■ **To do**:
Give the rows, from their first line through the line containing "424H528L569 366V310L513 271L483", as a Markdown table with columns No. and Line, numbering each line and leaving out blank ones.

■ **The input**:
________________________________________

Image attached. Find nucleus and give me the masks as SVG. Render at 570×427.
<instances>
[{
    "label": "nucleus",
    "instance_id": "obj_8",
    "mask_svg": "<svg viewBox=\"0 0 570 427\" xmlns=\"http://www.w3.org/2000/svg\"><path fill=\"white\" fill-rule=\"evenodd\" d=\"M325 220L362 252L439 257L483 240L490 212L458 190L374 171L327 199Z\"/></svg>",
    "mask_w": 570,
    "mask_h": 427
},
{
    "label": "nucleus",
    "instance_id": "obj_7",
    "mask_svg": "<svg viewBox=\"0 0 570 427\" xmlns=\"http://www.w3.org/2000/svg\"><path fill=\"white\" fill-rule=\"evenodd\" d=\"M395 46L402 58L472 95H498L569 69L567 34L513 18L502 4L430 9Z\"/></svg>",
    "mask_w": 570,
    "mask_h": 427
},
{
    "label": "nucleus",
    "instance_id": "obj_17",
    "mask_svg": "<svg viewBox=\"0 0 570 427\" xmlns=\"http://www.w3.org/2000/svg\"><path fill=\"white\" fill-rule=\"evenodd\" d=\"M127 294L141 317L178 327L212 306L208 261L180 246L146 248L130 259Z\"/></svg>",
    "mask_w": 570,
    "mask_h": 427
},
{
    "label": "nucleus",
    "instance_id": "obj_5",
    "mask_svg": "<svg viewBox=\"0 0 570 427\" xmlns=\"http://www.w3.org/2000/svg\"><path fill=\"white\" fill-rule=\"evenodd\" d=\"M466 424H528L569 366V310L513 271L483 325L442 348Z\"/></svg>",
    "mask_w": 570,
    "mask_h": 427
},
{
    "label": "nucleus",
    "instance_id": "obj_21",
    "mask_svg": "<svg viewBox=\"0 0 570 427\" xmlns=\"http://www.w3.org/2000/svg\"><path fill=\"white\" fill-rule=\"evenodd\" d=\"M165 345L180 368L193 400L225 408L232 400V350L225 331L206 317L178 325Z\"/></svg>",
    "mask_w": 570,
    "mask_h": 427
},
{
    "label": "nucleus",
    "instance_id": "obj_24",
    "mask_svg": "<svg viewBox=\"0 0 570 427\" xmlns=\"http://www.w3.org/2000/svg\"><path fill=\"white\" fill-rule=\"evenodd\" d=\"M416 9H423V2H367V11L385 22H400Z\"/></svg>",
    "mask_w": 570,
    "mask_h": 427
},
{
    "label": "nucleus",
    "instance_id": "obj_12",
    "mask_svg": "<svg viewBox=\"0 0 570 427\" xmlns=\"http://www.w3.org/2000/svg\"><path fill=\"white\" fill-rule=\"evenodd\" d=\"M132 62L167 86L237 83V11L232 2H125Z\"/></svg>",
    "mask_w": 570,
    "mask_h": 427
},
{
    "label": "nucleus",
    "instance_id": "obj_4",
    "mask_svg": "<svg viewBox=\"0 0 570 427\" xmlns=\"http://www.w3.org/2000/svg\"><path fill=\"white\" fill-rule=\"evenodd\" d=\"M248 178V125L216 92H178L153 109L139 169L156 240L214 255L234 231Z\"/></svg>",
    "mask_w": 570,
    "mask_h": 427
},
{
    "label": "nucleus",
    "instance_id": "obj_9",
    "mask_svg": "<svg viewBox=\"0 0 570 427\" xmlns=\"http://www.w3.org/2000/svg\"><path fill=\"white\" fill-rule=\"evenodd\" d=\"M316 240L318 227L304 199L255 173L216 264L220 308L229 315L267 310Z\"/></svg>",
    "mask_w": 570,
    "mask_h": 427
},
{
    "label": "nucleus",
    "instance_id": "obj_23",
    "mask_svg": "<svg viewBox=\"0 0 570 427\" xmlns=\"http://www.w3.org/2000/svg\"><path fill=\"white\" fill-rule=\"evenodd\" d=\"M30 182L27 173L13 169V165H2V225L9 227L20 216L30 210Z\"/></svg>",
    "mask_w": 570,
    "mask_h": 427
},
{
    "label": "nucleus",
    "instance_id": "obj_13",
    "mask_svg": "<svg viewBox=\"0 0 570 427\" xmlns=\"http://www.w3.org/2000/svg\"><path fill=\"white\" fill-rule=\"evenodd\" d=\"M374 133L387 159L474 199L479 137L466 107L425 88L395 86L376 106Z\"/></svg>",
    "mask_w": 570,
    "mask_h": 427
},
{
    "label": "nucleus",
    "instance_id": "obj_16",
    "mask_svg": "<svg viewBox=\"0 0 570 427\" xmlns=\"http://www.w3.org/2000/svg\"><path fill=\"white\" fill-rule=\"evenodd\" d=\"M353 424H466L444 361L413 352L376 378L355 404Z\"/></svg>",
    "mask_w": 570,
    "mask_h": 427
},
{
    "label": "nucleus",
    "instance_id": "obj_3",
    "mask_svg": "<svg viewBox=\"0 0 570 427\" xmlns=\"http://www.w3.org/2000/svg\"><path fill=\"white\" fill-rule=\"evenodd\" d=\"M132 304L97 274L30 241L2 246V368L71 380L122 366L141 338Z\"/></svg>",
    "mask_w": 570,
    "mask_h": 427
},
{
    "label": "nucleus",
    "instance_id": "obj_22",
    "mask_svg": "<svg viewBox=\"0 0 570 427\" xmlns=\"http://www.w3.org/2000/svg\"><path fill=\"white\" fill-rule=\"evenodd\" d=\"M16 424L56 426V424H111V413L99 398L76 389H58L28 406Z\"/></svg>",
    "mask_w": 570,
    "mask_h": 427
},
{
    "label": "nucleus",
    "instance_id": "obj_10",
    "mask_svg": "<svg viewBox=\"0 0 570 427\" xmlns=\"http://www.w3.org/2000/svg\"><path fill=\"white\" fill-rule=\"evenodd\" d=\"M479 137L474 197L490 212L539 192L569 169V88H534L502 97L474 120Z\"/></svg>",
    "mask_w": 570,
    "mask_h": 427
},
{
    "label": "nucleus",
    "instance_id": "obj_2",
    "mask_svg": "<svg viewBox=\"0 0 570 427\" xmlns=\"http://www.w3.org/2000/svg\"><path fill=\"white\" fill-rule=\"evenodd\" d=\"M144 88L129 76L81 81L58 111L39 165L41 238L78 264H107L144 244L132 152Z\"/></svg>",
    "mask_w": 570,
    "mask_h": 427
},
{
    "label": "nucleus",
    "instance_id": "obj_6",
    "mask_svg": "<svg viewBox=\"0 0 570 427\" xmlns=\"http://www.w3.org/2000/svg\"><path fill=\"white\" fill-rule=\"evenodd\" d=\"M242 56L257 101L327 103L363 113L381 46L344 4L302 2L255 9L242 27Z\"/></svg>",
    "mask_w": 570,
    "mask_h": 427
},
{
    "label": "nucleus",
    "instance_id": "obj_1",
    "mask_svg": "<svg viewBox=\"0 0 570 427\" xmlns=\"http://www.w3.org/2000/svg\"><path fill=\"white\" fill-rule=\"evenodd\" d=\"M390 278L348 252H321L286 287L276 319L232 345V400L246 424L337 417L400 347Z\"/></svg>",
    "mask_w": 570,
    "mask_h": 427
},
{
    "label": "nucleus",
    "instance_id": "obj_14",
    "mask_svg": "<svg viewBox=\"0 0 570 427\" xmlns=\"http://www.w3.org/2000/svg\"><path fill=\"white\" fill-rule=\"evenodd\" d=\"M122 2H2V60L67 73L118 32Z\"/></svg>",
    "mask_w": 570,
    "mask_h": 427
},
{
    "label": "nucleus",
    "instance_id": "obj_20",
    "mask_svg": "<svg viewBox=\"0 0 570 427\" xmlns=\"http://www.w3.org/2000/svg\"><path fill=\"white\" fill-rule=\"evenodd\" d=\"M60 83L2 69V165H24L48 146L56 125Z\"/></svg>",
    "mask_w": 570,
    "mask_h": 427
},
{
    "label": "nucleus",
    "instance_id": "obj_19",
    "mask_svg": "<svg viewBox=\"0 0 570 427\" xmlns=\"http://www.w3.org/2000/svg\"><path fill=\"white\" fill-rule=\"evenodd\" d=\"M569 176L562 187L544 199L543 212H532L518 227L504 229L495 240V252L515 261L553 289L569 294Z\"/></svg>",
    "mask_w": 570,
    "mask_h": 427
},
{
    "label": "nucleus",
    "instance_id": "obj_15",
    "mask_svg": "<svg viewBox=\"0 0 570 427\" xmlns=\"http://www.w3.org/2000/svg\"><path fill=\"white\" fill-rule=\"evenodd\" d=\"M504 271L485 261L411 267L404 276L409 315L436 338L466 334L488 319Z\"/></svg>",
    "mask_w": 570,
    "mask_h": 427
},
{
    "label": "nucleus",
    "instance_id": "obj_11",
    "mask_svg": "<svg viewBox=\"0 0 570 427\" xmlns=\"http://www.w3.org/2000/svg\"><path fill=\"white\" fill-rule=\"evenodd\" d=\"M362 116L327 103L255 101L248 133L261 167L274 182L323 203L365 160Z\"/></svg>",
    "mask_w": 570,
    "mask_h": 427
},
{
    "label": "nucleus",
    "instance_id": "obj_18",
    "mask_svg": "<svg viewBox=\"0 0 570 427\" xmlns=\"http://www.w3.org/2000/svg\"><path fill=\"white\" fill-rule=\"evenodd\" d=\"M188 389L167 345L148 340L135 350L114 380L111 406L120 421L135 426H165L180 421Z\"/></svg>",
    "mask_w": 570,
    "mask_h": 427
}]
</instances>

________________________________________

■ **Solution to the problem**:
| No. | Line |
|---|---|
| 1 | Image attached. Find nucleus and give me the masks as SVG. Render at 570×427. |
| 2 | <instances> |
| 3 | [{ |
| 4 |     "label": "nucleus", |
| 5 |     "instance_id": "obj_8", |
| 6 |     "mask_svg": "<svg viewBox=\"0 0 570 427\" xmlns=\"http://www.w3.org/2000/svg\"><path fill=\"white\" fill-rule=\"evenodd\" d=\"M325 220L362 252L439 257L483 240L490 212L458 190L374 171L327 199Z\"/></svg>", |
| 7 |     "mask_w": 570, |
| 8 |     "mask_h": 427 |
| 9 | }, |
| 10 | { |
| 11 |     "label": "nucleus", |
| 12 |     "instance_id": "obj_7", |
| 13 |     "mask_svg": "<svg viewBox=\"0 0 570 427\" xmlns=\"http://www.w3.org/2000/svg\"><path fill=\"white\" fill-rule=\"evenodd\" d=\"M395 46L402 58L472 95H498L569 69L567 34L513 18L502 4L430 9Z\"/></svg>", |
| 14 |     "mask_w": 570, |
| 15 |     "mask_h": 427 |
| 16 | }, |
| 17 | { |
| 18 |     "label": "nucleus", |
| 19 |     "instance_id": "obj_17", |
| 20 |     "mask_svg": "<svg viewBox=\"0 0 570 427\" xmlns=\"http://www.w3.org/2000/svg\"><path fill=\"white\" fill-rule=\"evenodd\" d=\"M127 294L141 317L178 327L212 306L208 261L180 246L146 248L130 259Z\"/></svg>", |
| 21 |     "mask_w": 570, |
| 22 |     "mask_h": 427 |
| 23 | }, |
| 24 | { |
| 25 |     "label": "nucleus", |
| 26 |     "instance_id": "obj_5", |
| 27 |     "mask_svg": "<svg viewBox=\"0 0 570 427\" xmlns=\"http://www.w3.org/2000/svg\"><path fill=\"white\" fill-rule=\"evenodd\" d=\"M466 424H528L569 366V310L513 271L483 325L442 348Z\"/></svg>", |